-- Problem statement --
Pick out and copy every line in the rows below that contains the word "Looking", matching its case.

-- Supplied information --
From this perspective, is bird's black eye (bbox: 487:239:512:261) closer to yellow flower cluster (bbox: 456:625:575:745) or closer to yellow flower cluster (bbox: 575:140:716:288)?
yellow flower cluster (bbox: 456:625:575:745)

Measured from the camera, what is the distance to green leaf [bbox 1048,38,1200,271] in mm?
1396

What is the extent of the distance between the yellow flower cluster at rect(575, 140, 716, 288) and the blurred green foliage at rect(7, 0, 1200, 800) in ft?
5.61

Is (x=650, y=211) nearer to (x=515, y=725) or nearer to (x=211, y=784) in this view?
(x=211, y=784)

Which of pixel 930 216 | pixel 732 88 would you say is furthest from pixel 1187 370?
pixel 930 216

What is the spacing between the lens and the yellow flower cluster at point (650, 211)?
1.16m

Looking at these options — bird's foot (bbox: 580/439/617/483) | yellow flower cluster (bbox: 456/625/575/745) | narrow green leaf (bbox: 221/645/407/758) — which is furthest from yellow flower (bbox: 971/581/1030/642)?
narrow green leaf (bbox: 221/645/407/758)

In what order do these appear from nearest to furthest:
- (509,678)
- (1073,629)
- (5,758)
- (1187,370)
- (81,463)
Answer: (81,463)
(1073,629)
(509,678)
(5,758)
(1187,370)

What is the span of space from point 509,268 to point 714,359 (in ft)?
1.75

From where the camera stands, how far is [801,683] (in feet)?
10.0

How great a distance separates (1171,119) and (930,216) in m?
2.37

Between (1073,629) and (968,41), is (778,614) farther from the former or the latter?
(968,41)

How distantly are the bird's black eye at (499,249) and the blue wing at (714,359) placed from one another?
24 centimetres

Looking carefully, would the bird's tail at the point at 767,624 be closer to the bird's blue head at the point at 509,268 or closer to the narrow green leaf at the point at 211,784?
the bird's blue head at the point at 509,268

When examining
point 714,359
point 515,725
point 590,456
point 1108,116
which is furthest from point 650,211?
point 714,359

---

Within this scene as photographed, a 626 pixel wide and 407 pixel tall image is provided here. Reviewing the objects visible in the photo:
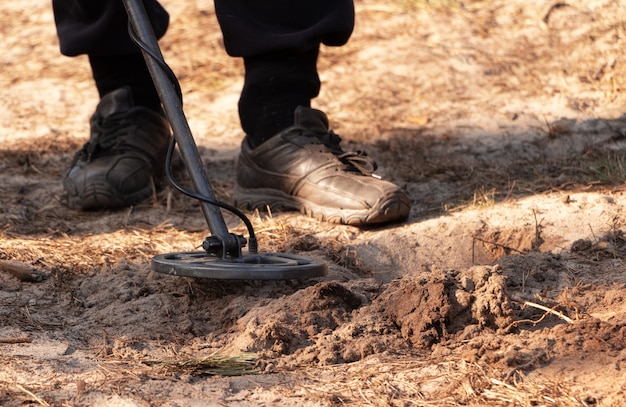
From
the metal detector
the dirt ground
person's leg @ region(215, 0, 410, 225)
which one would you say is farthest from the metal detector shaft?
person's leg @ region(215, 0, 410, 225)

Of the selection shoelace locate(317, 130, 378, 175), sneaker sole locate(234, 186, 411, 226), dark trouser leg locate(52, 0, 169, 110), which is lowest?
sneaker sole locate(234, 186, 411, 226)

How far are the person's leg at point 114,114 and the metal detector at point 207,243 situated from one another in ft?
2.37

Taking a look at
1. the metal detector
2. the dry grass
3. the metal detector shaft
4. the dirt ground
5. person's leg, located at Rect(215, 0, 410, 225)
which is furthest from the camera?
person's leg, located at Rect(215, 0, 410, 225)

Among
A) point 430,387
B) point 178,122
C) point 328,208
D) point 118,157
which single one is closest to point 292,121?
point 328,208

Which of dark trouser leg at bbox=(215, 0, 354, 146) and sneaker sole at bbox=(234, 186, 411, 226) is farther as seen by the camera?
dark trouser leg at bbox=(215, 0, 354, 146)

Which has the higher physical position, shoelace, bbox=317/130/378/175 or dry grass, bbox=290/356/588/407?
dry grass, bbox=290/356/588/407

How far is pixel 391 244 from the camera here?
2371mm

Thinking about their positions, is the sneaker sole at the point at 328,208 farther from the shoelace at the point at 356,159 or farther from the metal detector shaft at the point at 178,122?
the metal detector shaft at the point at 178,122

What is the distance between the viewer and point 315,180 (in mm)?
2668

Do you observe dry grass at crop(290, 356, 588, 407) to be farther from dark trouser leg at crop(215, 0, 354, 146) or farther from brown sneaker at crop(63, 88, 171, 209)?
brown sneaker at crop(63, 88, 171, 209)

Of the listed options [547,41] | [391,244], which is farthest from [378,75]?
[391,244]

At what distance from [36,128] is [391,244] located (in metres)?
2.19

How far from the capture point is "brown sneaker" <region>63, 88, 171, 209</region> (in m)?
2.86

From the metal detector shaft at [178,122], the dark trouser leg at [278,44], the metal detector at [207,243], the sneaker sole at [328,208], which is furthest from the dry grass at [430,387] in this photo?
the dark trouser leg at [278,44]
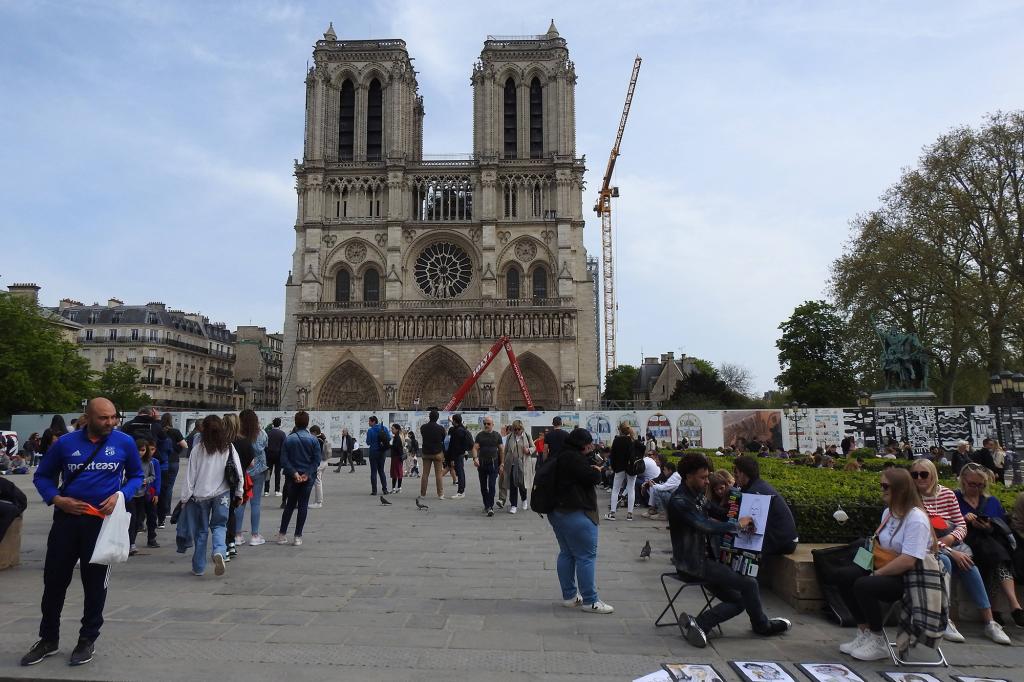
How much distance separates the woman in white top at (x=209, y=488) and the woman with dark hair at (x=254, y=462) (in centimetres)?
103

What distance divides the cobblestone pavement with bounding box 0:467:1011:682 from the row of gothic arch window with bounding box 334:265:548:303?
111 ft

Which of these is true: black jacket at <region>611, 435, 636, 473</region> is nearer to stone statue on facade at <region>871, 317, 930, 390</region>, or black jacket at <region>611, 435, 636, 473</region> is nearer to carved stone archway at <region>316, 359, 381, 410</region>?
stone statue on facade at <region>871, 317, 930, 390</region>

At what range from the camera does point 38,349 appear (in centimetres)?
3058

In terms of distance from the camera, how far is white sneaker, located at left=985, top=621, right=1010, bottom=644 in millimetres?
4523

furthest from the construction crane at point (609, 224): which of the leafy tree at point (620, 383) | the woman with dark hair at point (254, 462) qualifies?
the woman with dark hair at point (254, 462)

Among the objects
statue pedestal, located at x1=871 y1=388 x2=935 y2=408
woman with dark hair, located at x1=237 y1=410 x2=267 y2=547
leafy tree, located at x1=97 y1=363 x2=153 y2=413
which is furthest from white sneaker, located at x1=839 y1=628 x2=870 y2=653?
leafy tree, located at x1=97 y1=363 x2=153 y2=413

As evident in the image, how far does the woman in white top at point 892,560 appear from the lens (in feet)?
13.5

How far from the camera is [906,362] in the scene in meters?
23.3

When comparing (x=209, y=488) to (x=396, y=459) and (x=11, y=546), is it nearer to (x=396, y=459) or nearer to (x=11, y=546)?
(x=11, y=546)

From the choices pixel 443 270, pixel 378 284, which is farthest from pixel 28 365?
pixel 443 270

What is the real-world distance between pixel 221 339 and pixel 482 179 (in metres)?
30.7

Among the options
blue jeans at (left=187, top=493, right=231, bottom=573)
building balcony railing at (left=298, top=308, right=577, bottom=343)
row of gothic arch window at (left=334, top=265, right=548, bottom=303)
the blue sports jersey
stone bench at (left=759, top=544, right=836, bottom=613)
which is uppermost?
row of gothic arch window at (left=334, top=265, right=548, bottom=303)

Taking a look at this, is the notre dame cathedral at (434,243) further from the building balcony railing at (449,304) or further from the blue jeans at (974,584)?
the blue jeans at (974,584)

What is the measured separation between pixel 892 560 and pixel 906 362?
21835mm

-- Output of the task --
Looking at these options — bird's foot (bbox: 580/439/617/483) | yellow flower cluster (bbox: 456/625/575/745) | narrow green leaf (bbox: 221/645/407/758) — which is furthest from yellow flower (bbox: 971/581/1030/642)?
Looking carefully, would the bird's tail at the point at 767,624 be closer to the bird's blue head at the point at 509,268 or closer to the narrow green leaf at the point at 211,784?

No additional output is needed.